## start Excerpted text

Hope some guitar builders on this forum can help me. I am in the process of building my first 17'' gretsch-a-like archtop guitar. I am using all solid flamed maple and I have had some issues bending the sides as they were cracking at several points. I have managed to bend them with steam in the end but still there are those cracks that I need to fix. I was thinking of fixing them with Cyanoacrylate Glue but the question I have is related to the fact that I wanted to color the whole guitar red with water soluble dyes and I am afraid it is not going to get coloured at those points. Does anyone have some experience with similar issues?

Thanks in advance

Paolo

paolomartelli
January 18th, 2012, 03:52 PM
Here are also some pictures, this is the worste one. Any help is highly appreciated

http://i685.photobucket.com/albums/vv217/paolomartelli/DSC00766.jpg

http://i685.photobucket.com/albums/vv217/paolomartelli/DSC00765.jpg

http://i685.photobucket.com/albums/vv217/paolomartelli/DSC00764.jpg

SnoopyKTFC
January 18th, 2012, 04:08 PM
OOOOOoooo Bugger. Good luck to you my friend. Hope you can fix it.

beatnik
January 18th, 2012, 04:11 PM
that is a serious crack, i would have cut thinner strips and laminated them together it gives them a bit more flexibility, do u think ur gonna be able to sand it enough that u cant see it? if it was me id do the sides again

paolomartelli
January 18th, 2012, 04:33 PM
that is a serious crack, i would have cut thinner strips and laminated them together it gives them a bit more flexibility, do u think ur gonna be able to sand it enough that u cant see it? if it was me id do the sides again

Not sure if I will be able to sand all, thicknes there is about 1.8mm and the crack goes for half the thickness of the side. I was planning to put some sort of support on the inside to provide some strength but what bothers me now is how to treat it to make it invisible from the outside.

## end Excerpted text
## start Data provided

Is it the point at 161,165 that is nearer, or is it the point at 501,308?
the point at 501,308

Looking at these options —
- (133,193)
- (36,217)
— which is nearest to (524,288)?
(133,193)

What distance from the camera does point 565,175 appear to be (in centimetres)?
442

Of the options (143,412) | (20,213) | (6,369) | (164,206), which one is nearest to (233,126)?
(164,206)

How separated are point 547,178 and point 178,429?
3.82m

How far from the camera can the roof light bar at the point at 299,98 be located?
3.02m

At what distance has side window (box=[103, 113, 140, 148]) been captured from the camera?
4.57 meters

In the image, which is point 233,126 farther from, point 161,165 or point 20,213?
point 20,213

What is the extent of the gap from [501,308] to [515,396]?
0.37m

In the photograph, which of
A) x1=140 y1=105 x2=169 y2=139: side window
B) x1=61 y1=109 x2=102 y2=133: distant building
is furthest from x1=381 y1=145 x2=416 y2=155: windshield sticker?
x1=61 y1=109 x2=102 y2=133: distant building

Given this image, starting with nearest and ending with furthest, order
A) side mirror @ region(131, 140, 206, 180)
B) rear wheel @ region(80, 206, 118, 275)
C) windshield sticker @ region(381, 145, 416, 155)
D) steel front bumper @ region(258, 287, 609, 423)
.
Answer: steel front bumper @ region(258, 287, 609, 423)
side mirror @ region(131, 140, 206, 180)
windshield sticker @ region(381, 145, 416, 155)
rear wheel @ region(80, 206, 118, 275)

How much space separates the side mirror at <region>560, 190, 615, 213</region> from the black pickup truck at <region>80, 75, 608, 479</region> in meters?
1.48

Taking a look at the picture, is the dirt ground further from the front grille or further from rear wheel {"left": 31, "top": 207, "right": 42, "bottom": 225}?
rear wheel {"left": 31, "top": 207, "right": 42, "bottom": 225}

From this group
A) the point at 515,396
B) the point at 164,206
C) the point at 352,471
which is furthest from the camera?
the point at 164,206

## end Data provided
## start Data provided

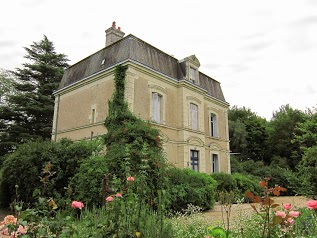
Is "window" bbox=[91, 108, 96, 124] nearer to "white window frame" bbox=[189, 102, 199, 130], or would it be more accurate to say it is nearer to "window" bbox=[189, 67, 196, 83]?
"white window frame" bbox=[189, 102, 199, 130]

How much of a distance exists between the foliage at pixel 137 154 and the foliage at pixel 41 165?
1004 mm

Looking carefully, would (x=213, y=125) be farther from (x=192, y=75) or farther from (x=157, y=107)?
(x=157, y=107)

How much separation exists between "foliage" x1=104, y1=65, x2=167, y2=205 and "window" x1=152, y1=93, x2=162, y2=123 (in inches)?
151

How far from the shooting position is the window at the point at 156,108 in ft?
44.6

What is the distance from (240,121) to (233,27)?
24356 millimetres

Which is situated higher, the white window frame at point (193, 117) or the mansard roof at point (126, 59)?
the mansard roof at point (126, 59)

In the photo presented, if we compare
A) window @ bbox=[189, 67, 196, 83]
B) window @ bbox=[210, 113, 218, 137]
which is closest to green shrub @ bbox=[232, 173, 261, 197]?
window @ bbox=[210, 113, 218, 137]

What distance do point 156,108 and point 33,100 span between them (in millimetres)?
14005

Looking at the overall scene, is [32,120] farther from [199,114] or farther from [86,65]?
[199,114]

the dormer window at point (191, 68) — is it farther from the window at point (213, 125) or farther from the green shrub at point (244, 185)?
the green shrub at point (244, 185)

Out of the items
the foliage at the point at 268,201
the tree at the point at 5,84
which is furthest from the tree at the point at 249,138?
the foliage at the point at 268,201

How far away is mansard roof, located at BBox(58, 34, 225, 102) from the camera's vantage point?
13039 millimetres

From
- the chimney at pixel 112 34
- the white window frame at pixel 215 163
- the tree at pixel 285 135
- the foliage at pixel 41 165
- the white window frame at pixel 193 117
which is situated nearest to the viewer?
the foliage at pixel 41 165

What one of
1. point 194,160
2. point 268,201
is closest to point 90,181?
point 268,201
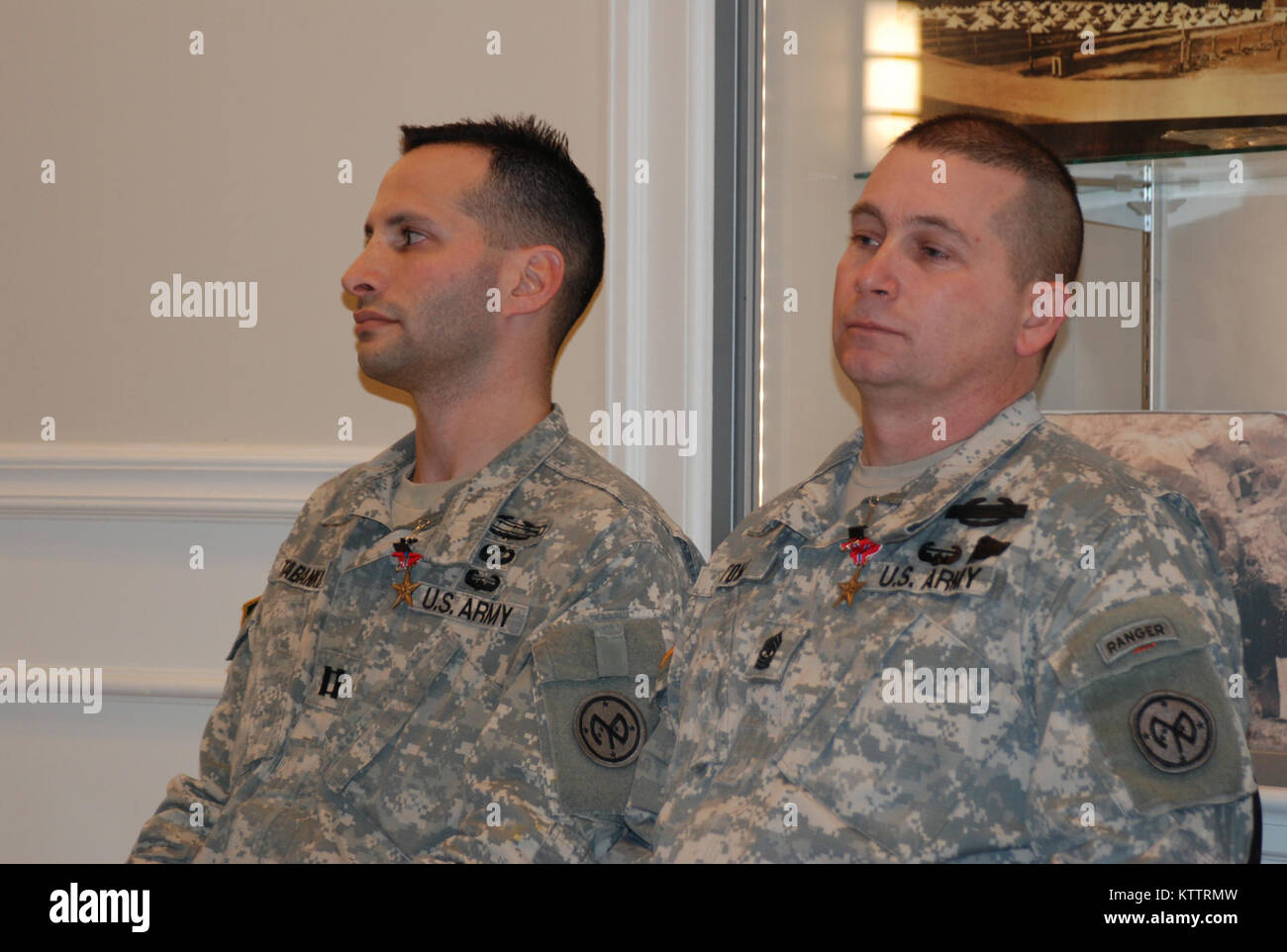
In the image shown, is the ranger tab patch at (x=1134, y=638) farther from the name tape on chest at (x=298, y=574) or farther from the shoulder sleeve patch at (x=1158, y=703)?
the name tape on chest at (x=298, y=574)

## end Data provided
## start Data provided

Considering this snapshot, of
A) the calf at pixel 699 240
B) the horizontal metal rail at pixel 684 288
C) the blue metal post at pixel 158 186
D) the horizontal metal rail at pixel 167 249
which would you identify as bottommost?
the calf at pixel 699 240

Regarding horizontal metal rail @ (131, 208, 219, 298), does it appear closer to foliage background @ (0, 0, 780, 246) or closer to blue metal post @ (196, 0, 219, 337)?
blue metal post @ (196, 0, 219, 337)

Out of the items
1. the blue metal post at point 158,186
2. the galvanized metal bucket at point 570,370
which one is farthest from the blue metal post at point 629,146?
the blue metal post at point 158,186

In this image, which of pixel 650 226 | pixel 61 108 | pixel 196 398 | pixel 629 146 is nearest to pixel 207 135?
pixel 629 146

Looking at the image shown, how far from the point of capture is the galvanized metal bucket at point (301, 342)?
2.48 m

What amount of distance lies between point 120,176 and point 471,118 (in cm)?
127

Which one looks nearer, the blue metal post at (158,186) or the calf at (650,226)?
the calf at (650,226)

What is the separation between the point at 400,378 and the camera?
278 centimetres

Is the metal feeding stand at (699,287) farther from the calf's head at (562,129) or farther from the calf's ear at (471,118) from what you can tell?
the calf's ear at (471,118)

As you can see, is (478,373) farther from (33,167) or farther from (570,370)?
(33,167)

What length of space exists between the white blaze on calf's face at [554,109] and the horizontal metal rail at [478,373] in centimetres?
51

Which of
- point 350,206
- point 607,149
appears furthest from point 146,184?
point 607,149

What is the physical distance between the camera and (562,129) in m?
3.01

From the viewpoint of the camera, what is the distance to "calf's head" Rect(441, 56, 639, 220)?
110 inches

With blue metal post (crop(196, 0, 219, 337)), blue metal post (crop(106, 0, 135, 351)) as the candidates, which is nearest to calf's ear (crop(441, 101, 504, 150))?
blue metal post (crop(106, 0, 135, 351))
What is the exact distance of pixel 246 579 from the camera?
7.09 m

## end Data provided

### To-do list
A – In the guitar forum thread, what glue did Paolo consider using to fix the cracks?
B – Check each statement against the guitar forum thread and answer yes or no, quoting the words that decide it: (i) The sides were finally bent with steam. (ii) The guitar is built from solid mahogany. (iii) The crack runs through the full thickness of the side.
C – From the guitar forum thread, copy the stretch from "Not sure if" through "from the outside.".
Work only from the guitar forum thread and set the entries aside.

### Task solutions
A – Cyanoacrylate glue.

B –
(i) Yes: "I have managed to bend them with steam in the end"
(ii) No: "I am using all solid flamed maple"
(iii) No: "the crack goes for half the thickness of the side"

C –
Not sure if I will be able to sand all, thicknes there is about 1.8mm and the crack goes for half the thickness of the side. I was planning to put some sort of support on the inside to provide some strength but what bothers me now is how to treat it to make it invisible from the outside.